Number theoretic problems leading to elliptic curves I am looking for basic number theoretic problems that can be addressed by the use of elliptic curves.
I know few of problems such as congruent number problem, or the problem of extending a Diophantine triple $\{a,b,c\}$ to a quadruple $\{a,b,c,x\} $satisfying $ax+1 = \square, ~bx+1 = \square, ~cx+1 = \square,$ where a Diophantine triple is set consisting three integers with the property that product of any two increased by one is always a perfect square e.g. $\{1,3,8\}$ and $\square$ denotes perfect square. This problem can be addressed by the elliptic curve $E: y^2 = (ax+1)(bx+1)(cx+1).$ I am looking for some more problems that can have relations with elliptic curve. What are those problems and what can be a source to understand them?
 A: Um, all of them? (That's an exaggeration, but only slightly.)
For example consider the $n=3$ case of Fermat's Last Theorem. You're looking for nontrivial integer solutions to $a^3 + b^3 = c^3$. Dividing by $c^3$ and setting $x = a/c$ and $y = b/c$, we get the new equation $x^3 + y^3 = 1$, where now we are looking for rational solutions instead of integer solutions (since if $a,b,c$ are integers then $x,y$ are rational numbers, and vice-versa). If you know enough general theory, you may recognize that $x^3+y^3 = 1$ is an elliptic curve. Explicitly, if we set $C : x^3 + y^3 = 1$ and $E : Y^2 - 9Y = X^3 - 27$, then the transformation
\begin{align*}
X &= \frac{3 y}{1-x} \\
Y &= \frac{9 x}{x-1}
\end{align*}
maps $C$ to $E$, and the inverse transformation is
\begin{align*}
x &= \frac{Y}{Y - 9} \\
y &= \frac{3 X}{9 - Y}
\end{align*}
mapping $E$ to $C$. Hence by finding rational points on the elliptic curve $E$, we can find rational points on $C$, and vice-versa. To find rational points on $E$, we can use the general theory of elliptic curves. For example, as told by Sagemath:
sage: E = EllipticCurve([0,0,-9,0,-27])
sage: E.rank()
0
sage: E.torsion_points()
[(0 : 1 : 0), (3 : 0 : 1), (3 : 9 : 1)]

This computation indicates that $\{\mathcal{O}, (3,0), (3,9)\}$ are the only rational points on $E$. Translating back to $C$ using the above equations, we find that $(x,y) = (1,0)$ and $(x,y) = (0,1)$ are the only rational points on $C$. So that's how you prove one of the cases of Fermat's Last Theorem using the general theory of elliptic curves.

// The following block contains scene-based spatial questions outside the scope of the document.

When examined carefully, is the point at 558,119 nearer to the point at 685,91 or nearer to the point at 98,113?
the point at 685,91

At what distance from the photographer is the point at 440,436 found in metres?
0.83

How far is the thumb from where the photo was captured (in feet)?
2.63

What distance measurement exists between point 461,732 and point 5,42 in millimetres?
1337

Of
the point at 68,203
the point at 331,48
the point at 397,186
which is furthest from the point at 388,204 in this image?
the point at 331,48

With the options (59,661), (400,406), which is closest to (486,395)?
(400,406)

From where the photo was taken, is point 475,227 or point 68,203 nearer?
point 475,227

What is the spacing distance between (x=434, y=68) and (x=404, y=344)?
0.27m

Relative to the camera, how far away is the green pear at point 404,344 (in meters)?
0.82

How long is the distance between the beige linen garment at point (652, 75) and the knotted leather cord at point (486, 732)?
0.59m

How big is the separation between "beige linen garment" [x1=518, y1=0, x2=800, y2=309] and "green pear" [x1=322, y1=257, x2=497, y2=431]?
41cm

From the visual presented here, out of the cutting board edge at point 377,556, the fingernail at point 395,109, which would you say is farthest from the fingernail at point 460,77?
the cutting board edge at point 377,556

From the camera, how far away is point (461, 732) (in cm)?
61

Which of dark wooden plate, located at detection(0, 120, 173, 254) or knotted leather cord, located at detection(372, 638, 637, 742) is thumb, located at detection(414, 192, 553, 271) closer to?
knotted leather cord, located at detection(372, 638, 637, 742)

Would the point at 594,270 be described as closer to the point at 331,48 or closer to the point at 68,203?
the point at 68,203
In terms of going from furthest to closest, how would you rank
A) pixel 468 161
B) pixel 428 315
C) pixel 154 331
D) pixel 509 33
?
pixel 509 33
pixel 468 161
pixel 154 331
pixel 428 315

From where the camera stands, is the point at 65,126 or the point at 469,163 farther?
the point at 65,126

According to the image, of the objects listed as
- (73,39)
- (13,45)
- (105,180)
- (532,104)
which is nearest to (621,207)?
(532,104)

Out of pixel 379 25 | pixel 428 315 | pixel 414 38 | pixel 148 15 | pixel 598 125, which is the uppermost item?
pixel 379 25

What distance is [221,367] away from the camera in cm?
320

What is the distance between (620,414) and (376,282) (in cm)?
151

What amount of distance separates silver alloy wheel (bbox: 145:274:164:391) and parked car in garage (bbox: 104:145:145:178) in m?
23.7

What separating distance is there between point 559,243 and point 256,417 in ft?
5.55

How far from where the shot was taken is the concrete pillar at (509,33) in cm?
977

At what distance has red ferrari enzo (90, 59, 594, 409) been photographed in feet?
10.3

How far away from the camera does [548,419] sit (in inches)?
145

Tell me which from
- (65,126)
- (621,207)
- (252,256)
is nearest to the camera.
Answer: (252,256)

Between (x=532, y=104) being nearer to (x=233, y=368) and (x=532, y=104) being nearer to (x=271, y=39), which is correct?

A similar trick works with the $n=4$ case. If $a^4 + b^4 = c^2$, then divide by $b^4$ and substitute $x = a/b$ and $y = c/b^2$ to obtain $C : x^4 + 1 = y^2$. Then $C$ is an elliptic curve, birational to $E : Y^2 = X^3 - 4X$, with equations
\begin{align*}
X &= \frac{2x(y+1)}{x^3} \\
Y &= \frac{4(y+1)}{x^3} \\
x &= \frac{2X}{Y} \\
y &= \frac{2X^3-Y^2}{Y^2}
\end{align*}
mapping $C$ to $E$ and vice-versa. The only rational points on $E$ are $\{\mathcal{O}, (0,0), (\pm 2,0)\}$, from which one can deduce that $a^4+b^4=c^2$ has no nontrivial integer solutions.
Unfortunately, the elliptic curve train ends here. The $n=5$ and higher cases of Fermat's Last Theorem are not amenable to elementary elliptic curve manipulations (not counting Wiles' proof here, which of course is based on elliptic curves, but uses very advanced theory).